WO2005090628A1

WO2005090628A1 - Al/si cast alloy containing zn and mg, and method for producing a cast part from one such alloy

Info

Publication number: WO2005090628A1
Application number: PCT/EP2005/002826
Authority: WO
Inventors: Matthew Otte
Original assignee: Hydro Aluminium Deutschland Gmbh
Priority date: 2004-03-20
Filing date: 2005-03-17
Publication date: 2005-09-29
Also published as: DE102004013777B4; DE102004013777A1

Abstract

The invention relates to an Al/Si cast alloy which combines good mechanical properties with a low sensitivity to the creation of internal residual stresses and distortions of the fine structure of the alloy. To this end, the inventive Al/Si cast alloy contains (in wt. %) Zn: 4 - 5 %, Mg: 0,3 - 0,5 %, Fe: 0,2 - 0,6 %, Mn: 0,15 - 0,45 %, and optionally Cu in proportions of 0,1 - 0,5 %, the remainder consisting of aluminium, silicon and unavoidable production-related impurities. The invention also relates to a method whereby cast parts with an appropriately optimised combination of properties can be obtained in a reliable and targeted manner.

Description

AL / SI CAST ALLOY WITH ZN AND MG AND METHOD FOR PRODUCING A CAST PART FROM SUCH AN ALLOY

The invention relates to an Al / Si cast alloy and a method for producing a cast part from such an alloy.

With the known Al / Si alloys, which are used for the production of castings, and the heat treatments used in the production of the castings, it is often only possible with difficulty to achieve an optimal combination of the mechanical properties with at the same time minimized internal stresses and warpage according to the respective To ensure heat treatment safely.
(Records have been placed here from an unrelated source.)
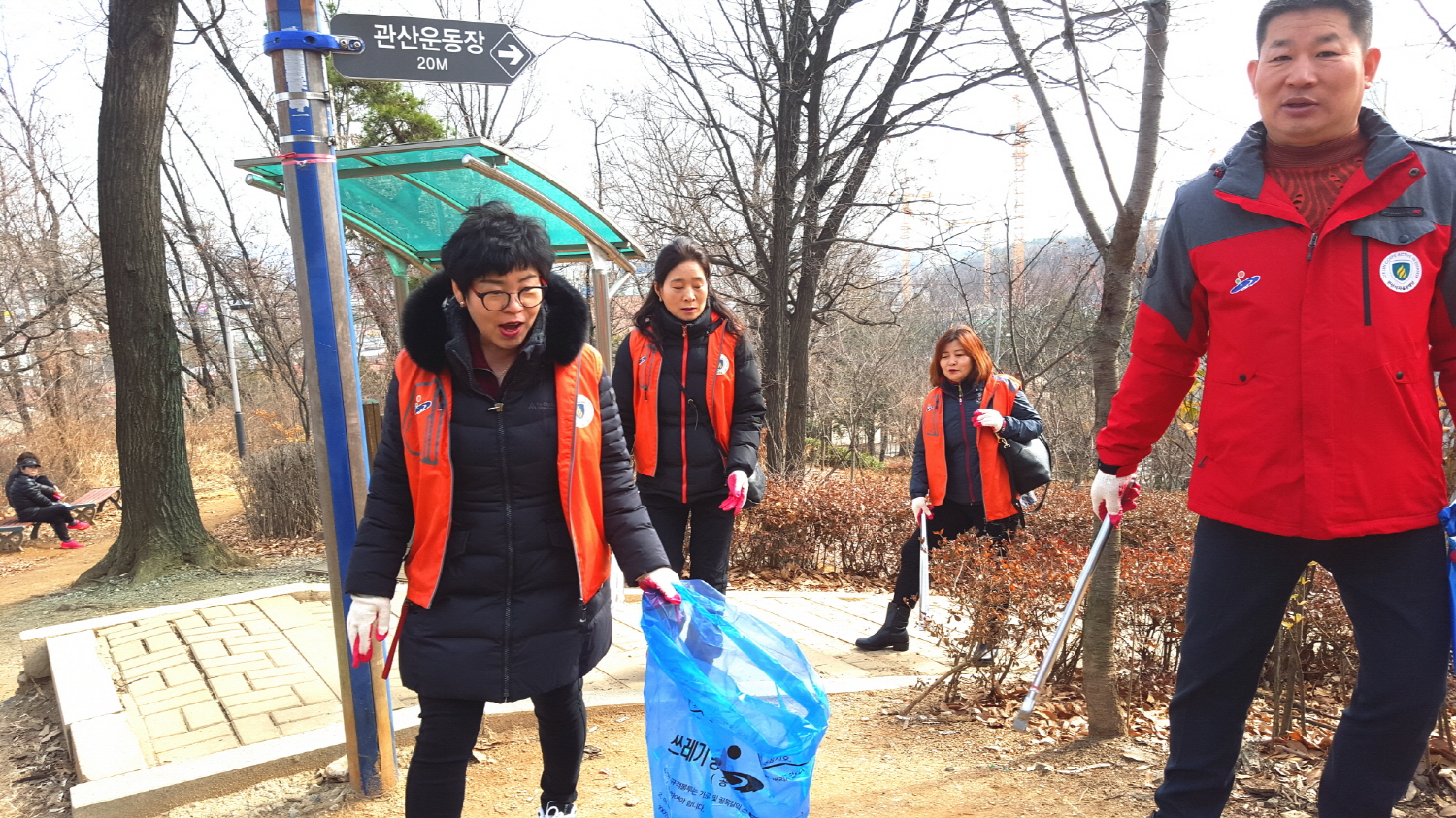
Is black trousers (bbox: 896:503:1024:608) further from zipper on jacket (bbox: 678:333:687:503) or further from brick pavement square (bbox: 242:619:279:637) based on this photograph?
brick pavement square (bbox: 242:619:279:637)

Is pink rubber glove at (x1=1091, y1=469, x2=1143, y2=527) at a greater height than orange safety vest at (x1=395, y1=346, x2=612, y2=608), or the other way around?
orange safety vest at (x1=395, y1=346, x2=612, y2=608)

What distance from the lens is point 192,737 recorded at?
3453 millimetres

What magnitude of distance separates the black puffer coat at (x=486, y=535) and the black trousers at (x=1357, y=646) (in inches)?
58.6

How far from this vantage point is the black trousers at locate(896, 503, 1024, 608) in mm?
4848

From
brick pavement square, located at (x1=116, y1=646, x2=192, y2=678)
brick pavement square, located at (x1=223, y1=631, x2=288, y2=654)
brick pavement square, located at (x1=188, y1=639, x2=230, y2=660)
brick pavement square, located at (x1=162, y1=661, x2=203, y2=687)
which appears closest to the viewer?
brick pavement square, located at (x1=162, y1=661, x2=203, y2=687)

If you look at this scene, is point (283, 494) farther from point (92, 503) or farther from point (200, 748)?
point (200, 748)

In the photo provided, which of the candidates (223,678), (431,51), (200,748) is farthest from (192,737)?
(431,51)

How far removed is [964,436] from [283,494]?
9.21 metres

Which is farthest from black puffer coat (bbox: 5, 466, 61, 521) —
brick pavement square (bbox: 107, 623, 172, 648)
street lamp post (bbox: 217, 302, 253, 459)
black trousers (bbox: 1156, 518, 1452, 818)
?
black trousers (bbox: 1156, 518, 1452, 818)

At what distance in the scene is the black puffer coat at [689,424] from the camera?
12.3 feet

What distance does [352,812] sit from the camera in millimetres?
2912

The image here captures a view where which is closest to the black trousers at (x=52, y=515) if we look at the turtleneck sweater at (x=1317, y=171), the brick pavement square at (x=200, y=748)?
the brick pavement square at (x=200, y=748)

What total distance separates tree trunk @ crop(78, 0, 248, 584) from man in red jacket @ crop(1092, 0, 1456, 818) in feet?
25.8

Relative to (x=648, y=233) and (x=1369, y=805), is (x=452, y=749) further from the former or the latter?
(x=648, y=233)
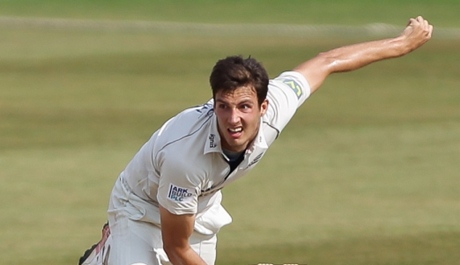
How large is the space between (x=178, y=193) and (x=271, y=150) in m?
5.62

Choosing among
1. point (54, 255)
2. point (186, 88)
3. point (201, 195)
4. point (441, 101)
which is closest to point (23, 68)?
point (186, 88)

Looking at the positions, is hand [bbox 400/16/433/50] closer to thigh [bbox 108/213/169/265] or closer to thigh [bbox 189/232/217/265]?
thigh [bbox 189/232/217/265]

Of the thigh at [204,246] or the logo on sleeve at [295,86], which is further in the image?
the thigh at [204,246]

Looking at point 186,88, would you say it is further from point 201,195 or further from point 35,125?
point 201,195

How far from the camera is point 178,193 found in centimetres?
519

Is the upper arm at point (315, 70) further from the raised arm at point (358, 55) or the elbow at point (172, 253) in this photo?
the elbow at point (172, 253)

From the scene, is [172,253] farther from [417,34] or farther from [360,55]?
[417,34]

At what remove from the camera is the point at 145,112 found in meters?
12.5

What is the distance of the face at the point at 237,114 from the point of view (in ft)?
16.5

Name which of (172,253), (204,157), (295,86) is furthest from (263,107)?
(172,253)

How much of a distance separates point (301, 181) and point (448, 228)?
1646mm

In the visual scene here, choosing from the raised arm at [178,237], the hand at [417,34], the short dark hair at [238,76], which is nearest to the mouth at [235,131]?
the short dark hair at [238,76]

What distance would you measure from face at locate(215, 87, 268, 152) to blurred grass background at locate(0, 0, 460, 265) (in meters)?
2.57

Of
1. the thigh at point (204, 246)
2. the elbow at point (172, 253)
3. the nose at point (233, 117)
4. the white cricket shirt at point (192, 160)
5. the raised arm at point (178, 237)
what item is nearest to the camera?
the nose at point (233, 117)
Castings that have been cast, for example, from the Al-Si-Cu-Mg alloy known under the name “226S” can be quenched without the risk of residual residual internal stresses in air and can be subjected to artificial aging to improve their processability. It turns out, however, that the cast parts made from the 226S alloy after heat treatment do not meet the requirements for their mechanical properties, such as tensile strength, yield strength and elongation, in many applications. Other Al / Si alloys guarantee the required mechanical properties. However, their use draws the presence of high residual stresses and the risk of Formation of structural distortions in the finished casting itself.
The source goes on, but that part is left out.